D.A. to review accusations against officer

PHILADELPHIA The Philadelphia District Attorney's Office said Friday that it would review sexual-abuse allegations against a narcotics officer accused of assaulting women during drug raids.

PHILADELPHIA The Philadelphia District Attorney's Office said Friday that it would review sexual-abuse allegations against a narcotics officer accused of assaulting women during drug raids.

The officer, Thomas Tolstoy, was one of four officers at the center of a 2009 Philadelphia Daily News series on police misdeeds titled "Tainted Justice." The series detailed how three women said Tolstoy sexually assaulted them.

Fraternal Order of Police lodge head John McNesby, who has been speaking on behalf of the officers, said he was looking forward to defending Tolstoy.

"We welcome them to look at it and clear him again," McNesby said.

The district attorney's action came after The Inquirer reported Thursday that - after a years-long investigation - federal authorities had declined to press charges against Tolstoy and three other officers. The four are to return to street duty.

The federal investigation revolved around allegations in the Daily News that the officers falsified warrants and stole from bodega owners during raids.

The three sexual-assault allegations against Tolstoy were investigated separately, first by the Police Department's Internal Affairs Unit, which found that two of the claims did not have sufficient evidence.

"They did not see anything there that could be supported enough to submit a review for charges," Police Commissioner Charles H. Ramsey said Friday. Those cases were not submitted to federal authorities or the District Attorney's Office.

"If we don't have physical evidence, then it's very difficult to go forward with charges," Ramsey said.

Ramsey said that a federal grand jury investigated one sexual abuse allegation against Tolstoy, but authorities did not bring charges after DNA evidence submitted to a grand jury did not match Tolstoy.

In the other two allegations, Ramsey said, Internal Affairs investigators did not find sufficient evidence to continue the probe.

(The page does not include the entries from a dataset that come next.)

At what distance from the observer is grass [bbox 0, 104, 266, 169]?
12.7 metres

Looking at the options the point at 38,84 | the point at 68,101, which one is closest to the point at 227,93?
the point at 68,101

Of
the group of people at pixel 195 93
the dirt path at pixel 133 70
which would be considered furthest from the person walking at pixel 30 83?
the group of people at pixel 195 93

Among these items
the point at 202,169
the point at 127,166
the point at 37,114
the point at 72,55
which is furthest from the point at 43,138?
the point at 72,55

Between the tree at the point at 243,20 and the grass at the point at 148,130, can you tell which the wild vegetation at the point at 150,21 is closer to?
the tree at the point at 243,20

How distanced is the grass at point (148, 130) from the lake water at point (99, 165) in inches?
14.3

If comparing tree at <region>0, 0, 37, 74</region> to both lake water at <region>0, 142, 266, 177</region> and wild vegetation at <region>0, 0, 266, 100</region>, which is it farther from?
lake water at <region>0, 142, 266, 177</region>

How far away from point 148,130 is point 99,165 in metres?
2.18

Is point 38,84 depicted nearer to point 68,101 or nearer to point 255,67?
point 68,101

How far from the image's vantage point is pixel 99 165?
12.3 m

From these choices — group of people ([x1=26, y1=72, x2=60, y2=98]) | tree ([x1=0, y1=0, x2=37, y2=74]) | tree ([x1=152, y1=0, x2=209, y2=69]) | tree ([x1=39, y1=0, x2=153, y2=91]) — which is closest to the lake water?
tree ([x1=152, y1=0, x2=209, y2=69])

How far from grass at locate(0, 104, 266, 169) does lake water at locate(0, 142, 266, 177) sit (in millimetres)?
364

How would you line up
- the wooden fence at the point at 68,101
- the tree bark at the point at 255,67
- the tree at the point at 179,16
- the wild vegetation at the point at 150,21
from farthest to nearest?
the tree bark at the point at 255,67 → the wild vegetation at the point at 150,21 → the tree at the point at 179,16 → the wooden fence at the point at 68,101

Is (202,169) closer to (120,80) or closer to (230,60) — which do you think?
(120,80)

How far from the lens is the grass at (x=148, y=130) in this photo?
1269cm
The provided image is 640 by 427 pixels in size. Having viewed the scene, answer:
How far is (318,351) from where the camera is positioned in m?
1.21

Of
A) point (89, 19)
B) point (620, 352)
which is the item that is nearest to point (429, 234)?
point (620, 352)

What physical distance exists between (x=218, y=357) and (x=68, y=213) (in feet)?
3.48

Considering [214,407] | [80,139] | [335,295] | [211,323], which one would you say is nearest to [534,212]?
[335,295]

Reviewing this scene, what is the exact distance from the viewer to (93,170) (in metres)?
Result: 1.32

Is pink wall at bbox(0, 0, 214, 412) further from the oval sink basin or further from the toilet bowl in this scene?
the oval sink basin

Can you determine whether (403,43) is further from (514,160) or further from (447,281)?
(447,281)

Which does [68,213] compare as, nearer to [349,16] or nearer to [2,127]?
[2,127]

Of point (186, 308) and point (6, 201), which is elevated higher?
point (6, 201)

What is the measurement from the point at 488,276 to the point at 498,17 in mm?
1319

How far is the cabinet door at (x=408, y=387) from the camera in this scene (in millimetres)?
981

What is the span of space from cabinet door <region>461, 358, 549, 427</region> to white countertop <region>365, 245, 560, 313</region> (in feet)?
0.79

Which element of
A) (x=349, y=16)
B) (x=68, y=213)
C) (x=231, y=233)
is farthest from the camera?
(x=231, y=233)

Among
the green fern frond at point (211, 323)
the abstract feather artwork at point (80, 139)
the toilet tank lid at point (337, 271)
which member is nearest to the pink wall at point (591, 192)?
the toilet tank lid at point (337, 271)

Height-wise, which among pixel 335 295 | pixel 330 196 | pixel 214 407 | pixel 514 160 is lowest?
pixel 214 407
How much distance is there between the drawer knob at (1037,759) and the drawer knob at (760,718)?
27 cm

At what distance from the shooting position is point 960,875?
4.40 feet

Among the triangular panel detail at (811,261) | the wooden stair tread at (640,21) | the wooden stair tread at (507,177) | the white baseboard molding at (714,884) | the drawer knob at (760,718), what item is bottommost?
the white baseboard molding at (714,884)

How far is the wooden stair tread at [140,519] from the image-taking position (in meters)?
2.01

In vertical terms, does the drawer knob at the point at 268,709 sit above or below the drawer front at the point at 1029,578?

Those cases were not submitted to federal authorities.

Dagma Rodriguez, who told the Daily News that Tolstoy had groped her breasts, said Friday night that the news of the district attorney's decision to review the cases brought up painful memories.

"I get devastated saying what happened to me," she said.

She was interviewed by Internal Affairs investigators directly after her alleged encounter with Tolstoy, she said. She was not contacted by investigators afterward.

First Assistant District Attorney Edward McCann said Friday that his office had decided to look at the two additional cases after news that Tolstoy and the other officers would return to street work.

"People are saying that the D.A.'s Office doesn't believe sexual-abuse victims, or somehow lets sexual-abuse victims down," he said. "That's not a fair characterization of what happened.

"We've been criticized for making a determination on those cases when we never looked at them," McCann said. "We just want to make a determination on these allegations like we did the other one."